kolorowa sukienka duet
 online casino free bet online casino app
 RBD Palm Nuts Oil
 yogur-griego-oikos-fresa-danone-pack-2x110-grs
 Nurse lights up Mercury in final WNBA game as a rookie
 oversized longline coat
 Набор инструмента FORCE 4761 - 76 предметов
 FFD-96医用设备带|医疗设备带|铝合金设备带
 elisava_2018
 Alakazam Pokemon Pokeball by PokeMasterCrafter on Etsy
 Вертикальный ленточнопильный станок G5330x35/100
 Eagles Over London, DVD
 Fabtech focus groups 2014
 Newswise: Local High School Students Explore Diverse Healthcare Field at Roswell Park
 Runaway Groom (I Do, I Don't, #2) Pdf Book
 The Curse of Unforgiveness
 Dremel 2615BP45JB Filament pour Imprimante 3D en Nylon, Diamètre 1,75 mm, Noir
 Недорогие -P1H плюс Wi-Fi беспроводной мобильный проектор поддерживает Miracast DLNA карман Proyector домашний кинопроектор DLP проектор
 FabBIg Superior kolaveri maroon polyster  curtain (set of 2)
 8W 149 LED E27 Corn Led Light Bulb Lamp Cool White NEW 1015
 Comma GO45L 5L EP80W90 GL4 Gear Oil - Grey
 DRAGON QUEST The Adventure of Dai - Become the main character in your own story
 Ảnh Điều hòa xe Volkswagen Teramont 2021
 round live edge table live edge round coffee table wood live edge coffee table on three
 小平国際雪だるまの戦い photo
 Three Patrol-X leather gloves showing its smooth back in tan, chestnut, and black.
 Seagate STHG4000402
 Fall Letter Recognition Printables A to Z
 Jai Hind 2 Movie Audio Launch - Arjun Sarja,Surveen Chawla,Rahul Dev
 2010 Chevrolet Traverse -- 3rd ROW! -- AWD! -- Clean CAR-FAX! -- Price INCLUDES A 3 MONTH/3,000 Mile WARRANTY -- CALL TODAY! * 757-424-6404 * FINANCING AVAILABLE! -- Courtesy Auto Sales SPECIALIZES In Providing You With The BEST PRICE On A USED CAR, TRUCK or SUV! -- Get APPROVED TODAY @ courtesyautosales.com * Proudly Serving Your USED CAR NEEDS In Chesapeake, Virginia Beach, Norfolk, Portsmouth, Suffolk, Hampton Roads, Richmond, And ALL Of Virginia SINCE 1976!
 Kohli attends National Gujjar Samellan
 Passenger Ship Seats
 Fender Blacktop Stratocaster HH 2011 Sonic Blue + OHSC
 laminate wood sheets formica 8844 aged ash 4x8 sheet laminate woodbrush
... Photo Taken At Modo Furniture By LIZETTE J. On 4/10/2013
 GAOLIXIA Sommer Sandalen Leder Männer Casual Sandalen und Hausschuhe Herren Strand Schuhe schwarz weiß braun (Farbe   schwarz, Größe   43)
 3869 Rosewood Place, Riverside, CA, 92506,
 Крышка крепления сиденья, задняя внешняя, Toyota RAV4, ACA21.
········
*DIRECTIONS FOR THIS TASK:*
Could you please copy the lines of the listing above exactly, from its first line through the line bearing "Dremel 2615BP45JB Filament", and nothing more?

*TASK SOLUTION:*
kolorowa sukienka duet
 online casino free bet online casino app
 RBD Palm Nuts Oil
 yogur-griego-oikos-fresa-danone-pack-2x110-grs
 Nurse lights up Mercury in final WNBA game as a rookie
 oversized longline coat
 Набор инструмента FORCE 4761 - 76 предметов
 FFD-96医用设备带|医疗设备带|铝合金设备带
 elisava_2018
 Alakazam Pokemon Pokeball by PokeMasterCrafter on Etsy
 Вертикальный ленточнопильный станок G5330x35/100
 Eagles Over London, DVD
 Fabtech focus groups 2014
 Newswise: Local High School Students Explore Diverse Healthcare Field at Roswell Park
 Runaway Groom (I Do, I Don't, #2) Pdf Book
 The Curse of Unforgiveness
 Dremel 2615BP45JB Filament pour Imprimante 3D en Nylon, Diamètre 1,75 mm, Noir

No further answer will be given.